Set a design language and keep to it. Design, of course, is about how it works, not just how it looks. So set standards for how users move from page to page, how you use menus, tabs, or buttons, and other user interface elements. Think about the small user interface details such as what uses a pop-up and what doesn’t.

Stick to the standard look and feel of your chosen platform(s) as much as possible, and ensure that internally at least, you are consistent. That makes learning how to use your app much more intuitive for users and will keep them coming back.

Three: Over designing


What do you mean the screen is full?

Think like Steve Jobs: You’re finished when it’s as simple as it could possibly be. Or like Michelangelo, who sculpted by removing the marble that surrounded his chosen shape.

When designing your app, you should be ruthless: kill extra visual flourishes, meaningless elements, and the shouldn’t-we-have-something-there images. Design is as much about what you don’t include as what you do include, so start paring down your interface.

Four: Speed (the lack thereof)


Why don’t you like my calculator?

Think like Lightning McQueen in the Cars movie. Speed, speed, I am speed.

Your users don’t care that you’re loading data over a barely-3G connection. Or that your outrageously cool animation is suffering from puny mobile CPU syndrome.

Execute the long loading animation, and be careful about large images and backgrounds that have to be loaded and stored. Allow users to cancel operations that are taking too long, and load the minimum of data needed for the next interaction.

Better yet, pre-load information that users might be requesting next.

Five: Verbiage


Now this is good design

There is almost no clearer sign of an immature app that has not been exhaustively edited, re-thought, re-imagined, and tested to destruction that labels, text, and menus that are unnecessarily long and wordy.

If you need such extensively detailed labels and directions, it’s a clue that your app is not as obvious, easy, and straightforward as it ought to be. Re-think. Get second opinions. Ensure you have a bona fide writer on your team who can slice and dice verbiage for breakfast. Then second and third-guess yourself until you know you have it right.

Six: Non-standard interaction


Shaved your fingers lately?

Platforms are platforms in part because they embody a set of characteristics so that users develop familiarity and comfort in the ecosystem: they know what to expect, they get what they expect, and they can use what they get. This has been on of the Mac platforms biggest advantages over the Windows platform: more standard human interface guidelines.
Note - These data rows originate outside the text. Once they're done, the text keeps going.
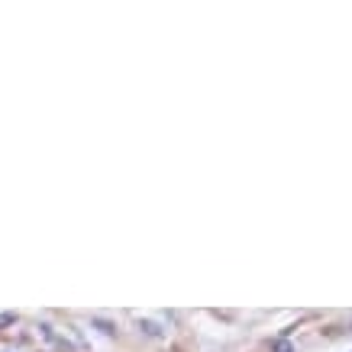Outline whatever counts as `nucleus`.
Segmentation results:
<instances>
[{"label":"nucleus","instance_id":"f257e3e1","mask_svg":"<svg viewBox=\"0 0 352 352\" xmlns=\"http://www.w3.org/2000/svg\"><path fill=\"white\" fill-rule=\"evenodd\" d=\"M39 336H43L52 349H58V352H75V346H72V340L68 336H62V333L55 330L52 323H39Z\"/></svg>","mask_w":352,"mask_h":352},{"label":"nucleus","instance_id":"f03ea898","mask_svg":"<svg viewBox=\"0 0 352 352\" xmlns=\"http://www.w3.org/2000/svg\"><path fill=\"white\" fill-rule=\"evenodd\" d=\"M139 330H146V333H149V336H155V340H159V336H165V330H162L159 323H152V320H142V317H139Z\"/></svg>","mask_w":352,"mask_h":352},{"label":"nucleus","instance_id":"7ed1b4c3","mask_svg":"<svg viewBox=\"0 0 352 352\" xmlns=\"http://www.w3.org/2000/svg\"><path fill=\"white\" fill-rule=\"evenodd\" d=\"M16 320H20V317H16L13 310H7V314H0V330H7V327H13Z\"/></svg>","mask_w":352,"mask_h":352},{"label":"nucleus","instance_id":"20e7f679","mask_svg":"<svg viewBox=\"0 0 352 352\" xmlns=\"http://www.w3.org/2000/svg\"><path fill=\"white\" fill-rule=\"evenodd\" d=\"M94 327H100V333H107V336H113V333H117V327H113V323L100 320V317H94Z\"/></svg>","mask_w":352,"mask_h":352},{"label":"nucleus","instance_id":"39448f33","mask_svg":"<svg viewBox=\"0 0 352 352\" xmlns=\"http://www.w3.org/2000/svg\"><path fill=\"white\" fill-rule=\"evenodd\" d=\"M275 349H278V352H294V349L288 346V342H275Z\"/></svg>","mask_w":352,"mask_h":352}]
</instances>
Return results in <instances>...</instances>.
Know your platform. Consider the standard actions that users can be expected to know. And don’t do amazing wonderful things when four fingers are swiped from left to right, or two fingers drag on the diagonal.

Keep it simple, stupid.

Seven: Help-and-FAQ-itis


It’s the un-design design

No, you cannot save a confusing and poorly designed app with a Help feature or FAQs. Look at the best apps you use, the ones you love. Do they have help sections? FAQs? Built in customer support for using the app?

Adding a Help is a white flag in the usability war: you’ve surrendered, you can’t win, and you give up.

And a *free* bonus: Background images


If you want to send a massive signal that your app has been created by amateurs or an app-builder platform, use background images and put text and UI elements over top of them.

Summing up


The best way to avoid making stupid app development mistakes? Download and use a lot of good apps. Notice how they work, and how they make you feel. Then ask: do I feel the same way when I use my app? If not, you’ve got some work to do.